REQUIRED WORK:
[a] List every elastic constant that the elastic constants calculator page names among the four commonly used ones, each with its symbol.
[b] Answer each question from the elastic constants calculator page:
(i) What value does rubber's Poisson's ratio approach?
(ii) What other name does the page give for shear modulus?
(iii) How many two-variable combinations does the calculator handle?
[c] Reproduce everything on the elastic constants calculator page from "How to Use This" down to "the appropriate fields.".

Elastic Constants Calculator

Relate Young's modulus, shear modulus, bulk modulus, and Poisson's ratio. Find any elastic constant from the others with material presets and conversion formulas.

About the Elastic Constants Calculator

For any isotropic linear elastic material, all elastic behavior can be described by just two independent constants. The four commonly used elastic constants — Young's modulus (E), shear modulus (G), bulk modulus (K), and Poisson's ratio (ν) — are all interrelated, so knowing any two allows you to calculate the other two.

Young's modulus measures stiffness in tension or compression. Shear modulus (also called the modulus of rigidity) measures resistance to shearing deformation. Bulk modulus measures resistance to uniform compression. Poisson's ratio describes how much a material contracts laterally when stretched axially — most materials have values between 0.2 and 0.45, with rubber approaching 0.5 (incompressible) and cork near 0 (no lateral expansion).

This calculator lets you solve for any one of the four elastic constants given two others. It includes material presets for common engineering materials, a visual Poisson's ratio indicator, and complete conversion formula references for all constant pairs.

Why Use This Elastic Constants Calculator?

Converting between elastic constants means keeping several coupled formulas straight, and that is where algebraic slips happen. This calculator handles all six two-variable combinations instantly, includes the Lamé parameters and P-wave modulus used in continuum mechanics and seismology, and gives you material presets so you can verify a result against a known material instead of trusting memory alone.

How to Use This Calculator

  1. Select which elastic constant to solve for from the dropdown.
  2. Enter the two known elastic constants in the appropriate fields.

DATASET EXTRACT:

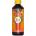 ATAMI ATA NRG Flower-C 500ml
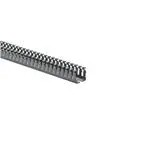 184-11004 (Проводные воздуховоды и гоночные дорожки)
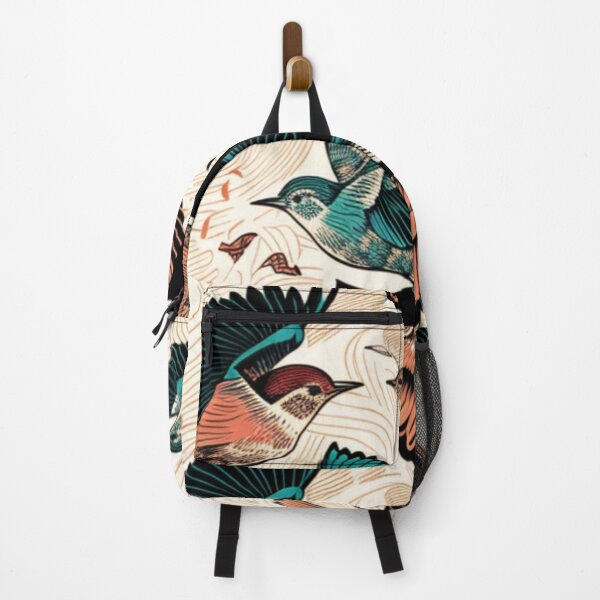 Item preview, Birds in the wind designed and sold by aginlow.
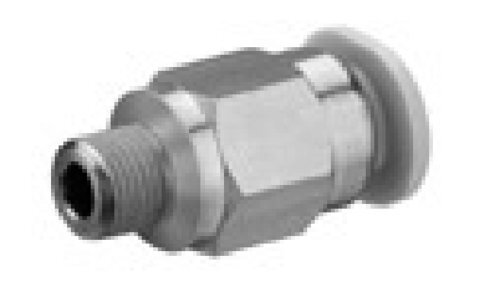 R432000314 (QR1-S-MAN-D014-1032) AVENTICS - Serie QR1-S Mini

LIST OF ANSWERS:
[a] Young's modulus (E), shear modulus (G), bulk modulus (K), Poisson's ratio (ν)

[b]
(i) 0.5
(ii) The modulus of rigidity
(iii) Six

[c]
How to Use This Calculator

  1. Select which elastic constant to solve for from the dropdown.
  2. Enter the two known elastic constants in the appropriate fields.